WHAT IS ASKED | Please repeat all of the listing exactly.

RECORDS |
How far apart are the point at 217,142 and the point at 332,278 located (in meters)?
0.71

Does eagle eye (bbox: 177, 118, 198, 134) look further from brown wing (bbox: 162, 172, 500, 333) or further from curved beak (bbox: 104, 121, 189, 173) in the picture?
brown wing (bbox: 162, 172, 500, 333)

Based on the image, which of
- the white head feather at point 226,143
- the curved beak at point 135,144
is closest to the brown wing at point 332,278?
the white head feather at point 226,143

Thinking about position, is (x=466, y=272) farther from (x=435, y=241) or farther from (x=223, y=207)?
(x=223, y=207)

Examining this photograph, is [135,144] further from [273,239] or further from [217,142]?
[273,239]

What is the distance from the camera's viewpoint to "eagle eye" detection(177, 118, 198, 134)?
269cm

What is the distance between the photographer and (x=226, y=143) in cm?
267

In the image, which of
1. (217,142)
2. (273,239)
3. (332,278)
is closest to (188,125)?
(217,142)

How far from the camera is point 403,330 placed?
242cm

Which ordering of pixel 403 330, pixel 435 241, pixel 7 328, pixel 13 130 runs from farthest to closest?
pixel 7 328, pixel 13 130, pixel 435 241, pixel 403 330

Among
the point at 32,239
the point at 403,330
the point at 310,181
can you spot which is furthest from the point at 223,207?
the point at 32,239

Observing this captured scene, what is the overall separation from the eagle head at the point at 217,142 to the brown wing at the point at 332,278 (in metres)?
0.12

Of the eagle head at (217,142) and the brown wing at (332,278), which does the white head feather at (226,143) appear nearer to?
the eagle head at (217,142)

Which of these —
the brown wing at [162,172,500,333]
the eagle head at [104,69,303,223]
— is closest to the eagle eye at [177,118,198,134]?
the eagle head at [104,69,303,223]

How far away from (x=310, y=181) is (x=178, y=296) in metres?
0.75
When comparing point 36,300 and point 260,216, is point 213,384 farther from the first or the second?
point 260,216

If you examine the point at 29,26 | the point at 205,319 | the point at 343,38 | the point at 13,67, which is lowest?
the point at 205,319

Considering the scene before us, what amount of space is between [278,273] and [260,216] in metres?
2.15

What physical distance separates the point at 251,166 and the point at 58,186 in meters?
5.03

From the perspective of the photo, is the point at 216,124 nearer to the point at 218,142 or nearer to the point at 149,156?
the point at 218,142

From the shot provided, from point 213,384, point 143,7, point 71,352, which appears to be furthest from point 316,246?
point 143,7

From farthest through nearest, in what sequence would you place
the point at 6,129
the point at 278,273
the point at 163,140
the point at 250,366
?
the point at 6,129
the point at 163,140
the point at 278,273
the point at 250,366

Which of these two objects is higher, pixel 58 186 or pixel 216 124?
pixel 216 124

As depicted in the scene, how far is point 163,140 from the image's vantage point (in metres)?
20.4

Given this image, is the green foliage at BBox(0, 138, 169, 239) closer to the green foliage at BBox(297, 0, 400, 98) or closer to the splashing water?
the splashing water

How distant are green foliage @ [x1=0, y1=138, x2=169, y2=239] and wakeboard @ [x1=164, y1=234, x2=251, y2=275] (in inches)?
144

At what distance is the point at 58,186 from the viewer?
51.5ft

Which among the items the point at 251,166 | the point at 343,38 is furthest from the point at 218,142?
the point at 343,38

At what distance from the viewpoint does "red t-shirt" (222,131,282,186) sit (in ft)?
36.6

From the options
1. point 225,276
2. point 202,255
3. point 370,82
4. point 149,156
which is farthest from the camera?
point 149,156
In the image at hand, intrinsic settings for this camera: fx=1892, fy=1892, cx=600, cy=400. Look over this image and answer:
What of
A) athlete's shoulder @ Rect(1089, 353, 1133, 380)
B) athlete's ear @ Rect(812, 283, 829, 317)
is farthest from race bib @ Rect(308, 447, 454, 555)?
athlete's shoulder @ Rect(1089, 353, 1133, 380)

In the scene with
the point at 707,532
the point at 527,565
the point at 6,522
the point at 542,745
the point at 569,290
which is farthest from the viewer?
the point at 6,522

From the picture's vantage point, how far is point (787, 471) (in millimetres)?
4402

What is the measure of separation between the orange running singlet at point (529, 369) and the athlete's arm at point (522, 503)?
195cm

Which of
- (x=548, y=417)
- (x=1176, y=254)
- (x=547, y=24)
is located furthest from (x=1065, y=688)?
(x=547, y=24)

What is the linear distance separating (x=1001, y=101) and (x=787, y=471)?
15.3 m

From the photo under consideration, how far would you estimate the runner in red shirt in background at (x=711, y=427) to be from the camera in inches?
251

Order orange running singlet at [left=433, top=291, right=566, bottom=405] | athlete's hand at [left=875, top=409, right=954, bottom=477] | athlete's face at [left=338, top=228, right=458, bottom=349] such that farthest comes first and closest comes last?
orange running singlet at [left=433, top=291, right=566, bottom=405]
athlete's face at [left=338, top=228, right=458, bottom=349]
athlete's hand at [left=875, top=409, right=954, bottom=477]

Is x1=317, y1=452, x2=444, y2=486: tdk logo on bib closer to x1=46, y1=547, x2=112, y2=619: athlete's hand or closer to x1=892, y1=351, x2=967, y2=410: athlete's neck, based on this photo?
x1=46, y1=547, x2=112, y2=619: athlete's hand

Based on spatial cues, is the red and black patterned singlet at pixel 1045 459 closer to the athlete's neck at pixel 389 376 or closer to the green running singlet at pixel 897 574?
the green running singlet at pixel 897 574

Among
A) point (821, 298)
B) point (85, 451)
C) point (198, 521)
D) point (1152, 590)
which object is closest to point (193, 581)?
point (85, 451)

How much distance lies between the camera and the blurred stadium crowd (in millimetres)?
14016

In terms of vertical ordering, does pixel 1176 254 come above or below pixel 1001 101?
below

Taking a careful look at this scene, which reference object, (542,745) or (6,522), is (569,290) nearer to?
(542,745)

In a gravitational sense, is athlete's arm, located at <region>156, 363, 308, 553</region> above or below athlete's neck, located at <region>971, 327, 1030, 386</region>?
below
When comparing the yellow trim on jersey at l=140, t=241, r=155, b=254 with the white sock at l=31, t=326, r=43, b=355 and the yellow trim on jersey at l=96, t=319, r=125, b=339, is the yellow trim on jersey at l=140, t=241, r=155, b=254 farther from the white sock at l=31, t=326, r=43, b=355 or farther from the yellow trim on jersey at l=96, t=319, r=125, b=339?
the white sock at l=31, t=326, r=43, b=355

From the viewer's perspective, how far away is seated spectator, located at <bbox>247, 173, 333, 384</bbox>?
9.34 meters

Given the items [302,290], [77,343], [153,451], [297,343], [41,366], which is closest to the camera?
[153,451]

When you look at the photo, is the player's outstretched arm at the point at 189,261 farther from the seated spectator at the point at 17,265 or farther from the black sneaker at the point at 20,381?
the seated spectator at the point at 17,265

RESULT |
How far apart are the point at 217,142 and the point at 332,278 located (in meters)?
0.71

Does eagle eye (bbox: 177, 118, 198, 134) look further from brown wing (bbox: 162, 172, 500, 333) or further from curved beak (bbox: 104, 121, 189, 173) in the picture?
brown wing (bbox: 162, 172, 500, 333)

Based on the image, which of
- the white head feather at point 226,143
- the curved beak at point 135,144
is closest to the brown wing at point 332,278?
the white head feather at point 226,143

Thinking about position, is (x=466, y=272) farther from (x=435, y=241) or farther from (x=223, y=207)?
(x=223, y=207)

Examining this photograph, is [135,144] further from [273,239] or further from [217,142]?
[273,239]

What is the distance from the camera's viewpoint to "eagle eye" detection(177, 118, 198, 134)?
269cm

What is the distance between the photographer and (x=226, y=143) in cm?
267

In the image, which of
1. (217,142)
2. (273,239)
3. (332,278)
is closest to (188,125)?
(217,142)

How far from the camera is point 403,330 placed?
242cm

Which ordering of pixel 403 330, pixel 435 241, pixel 7 328, pixel 13 130 runs from farthest to closest?
pixel 7 328, pixel 13 130, pixel 435 241, pixel 403 330

Among
the point at 32,239
the point at 403,330
the point at 310,181
can you spot which is furthest from the point at 223,207?
the point at 32,239

Observing this captured scene, what is the overall separation from the eagle head at the point at 217,142 to the brown wing at the point at 332,278 (in metres)?
0.12

Of the eagle head at (217,142) and the brown wing at (332,278), which does the white head feather at (226,143) appear nearer to?
the eagle head at (217,142)

Which of these —
the brown wing at [162,172,500,333]
the eagle head at [104,69,303,223]
— is closest to the eagle eye at [177,118,198,134]?
the eagle head at [104,69,303,223]

How far away from (x=310, y=181) is (x=178, y=296) in metres?
0.75
When comparing point 36,300 and point 260,216, is point 213,384 farther from the first or the second?
point 260,216

If you examine the point at 29,26 | the point at 205,319 | the point at 343,38 | the point at 13,67, which is lowest?
the point at 205,319

Considering the scene before us, what amount of space is between [278,273] and [260,216] in metres?
2.15

What physical distance separates the point at 251,166 and the point at 58,186 in meters?
5.03

From the perspective of the photo, is the point at 216,124 nearer to the point at 218,142 or nearer to the point at 149,156?
the point at 218,142

From the shot provided, from point 213,384, point 143,7, point 71,352, which appears to be furthest from point 316,246?
point 143,7

From farthest through nearest, in what sequence would you place
the point at 6,129
the point at 278,273
the point at 163,140
the point at 250,366
?
the point at 6,129
the point at 163,140
the point at 278,273
the point at 250,366

Which of these two objects is higher, pixel 58 186 or pixel 216 124?
pixel 216 124

As depicted in the scene, how far is point 163,140 from the image's vantage point (in metres)?
20.4

Given this image, is the green foliage at BBox(0, 138, 169, 239) closer to the green foliage at BBox(297, 0, 400, 98) or closer to the splashing water?
the splashing water

How distant are green foliage @ [x1=0, y1=138, x2=169, y2=239] and wakeboard @ [x1=164, y1=234, x2=251, y2=275] (in inches)?
144

At what distance is the point at 58,186 from the viewer?
51.5ft

Which among the items the point at 251,166 | the point at 343,38 is furthest from the point at 218,142?
the point at 343,38

At what distance from the viewpoint does "red t-shirt" (222,131,282,186) sit (in ft)?
36.6

From the options
1. point 225,276
2. point 202,255
3. point 370,82
4. point 149,156
which is farthest from the camera?
point 149,156
In the image at hand, intrinsic settings for this camera: fx=1892, fy=1892, cx=600, cy=400. Look over this image and answer:
What of
A) athlete's shoulder @ Rect(1089, 353, 1133, 380)
B) athlete's ear @ Rect(812, 283, 829, 317)
is farthest from race bib @ Rect(308, 447, 454, 555)?
athlete's shoulder @ Rect(1089, 353, 1133, 380)

In the scene with
the point at 707,532
the point at 527,565
the point at 6,522
the point at 542,745
the point at 569,290
which is farthest from the viewer?
the point at 6,522

From the picture's vantage point, how far is point (787, 471) (in millimetres)?
4402

What is the measure of separation between the orange running singlet at point (529, 369) and the athlete's arm at point (522, 503)?
195cm

Which of
- (x=548, y=417)
- (x=1176, y=254)
- (x=547, y=24)
is located furthest from (x=1065, y=688)?
(x=547, y=24)

What is the linear distance separating (x=1001, y=101) and (x=787, y=471)?
15.3 m

From the photo under consideration, how far would you estimate the runner in red shirt in background at (x=711, y=427) to be from the camera in inches?
251

Order orange running singlet at [left=433, top=291, right=566, bottom=405] | athlete's hand at [left=875, top=409, right=954, bottom=477] | athlete's face at [left=338, top=228, right=458, bottom=349] such that farthest comes first and closest comes last?
orange running singlet at [left=433, top=291, right=566, bottom=405]
athlete's face at [left=338, top=228, right=458, bottom=349]
athlete's hand at [left=875, top=409, right=954, bottom=477]

Is x1=317, y1=452, x2=444, y2=486: tdk logo on bib closer to x1=46, y1=547, x2=112, y2=619: athlete's hand or closer to x1=892, y1=351, x2=967, y2=410: athlete's neck, based on this photo?
x1=46, y1=547, x2=112, y2=619: athlete's hand

Based on spatial cues, is the red and black patterned singlet at pixel 1045 459 closer to the athlete's neck at pixel 389 376 or closer to the green running singlet at pixel 897 574?
the green running singlet at pixel 897 574

Among
A) point (821, 298)
B) point (85, 451)
C) point (198, 521)
D) point (1152, 590)
which object is closest to point (193, 581)?
point (85, 451)

How much distance lies between the camera and the blurred stadium crowd (in millimetres)?
14016

In terms of vertical ordering, does pixel 1176 254 come above or below pixel 1001 101?
below

Taking a careful look at this scene, which reference object, (542,745) or (6,522), is (569,290) nearer to?
(542,745)

In a gravitational sense, is athlete's arm, located at <region>156, 363, 308, 553</region> above or below athlete's neck, located at <region>971, 327, 1030, 386</region>?
below
When comparing the yellow trim on jersey at l=140, t=241, r=155, b=254 with the white sock at l=31, t=326, r=43, b=355 and the yellow trim on jersey at l=96, t=319, r=125, b=339, is the yellow trim on jersey at l=140, t=241, r=155, b=254 farther from the white sock at l=31, t=326, r=43, b=355 or farther from the yellow trim on jersey at l=96, t=319, r=125, b=339?
the white sock at l=31, t=326, r=43, b=355

From the viewer's perspective, how far away is seated spectator, located at <bbox>247, 173, 333, 384</bbox>?
9.34 meters

Given the items [302,290], [77,343], [153,451], [297,343], [41,366], which is closest to the camera?
[153,451]

When you look at the photo, is the player's outstretched arm at the point at 189,261 farther from the seated spectator at the point at 17,265 or farther from the black sneaker at the point at 20,381?
the seated spectator at the point at 17,265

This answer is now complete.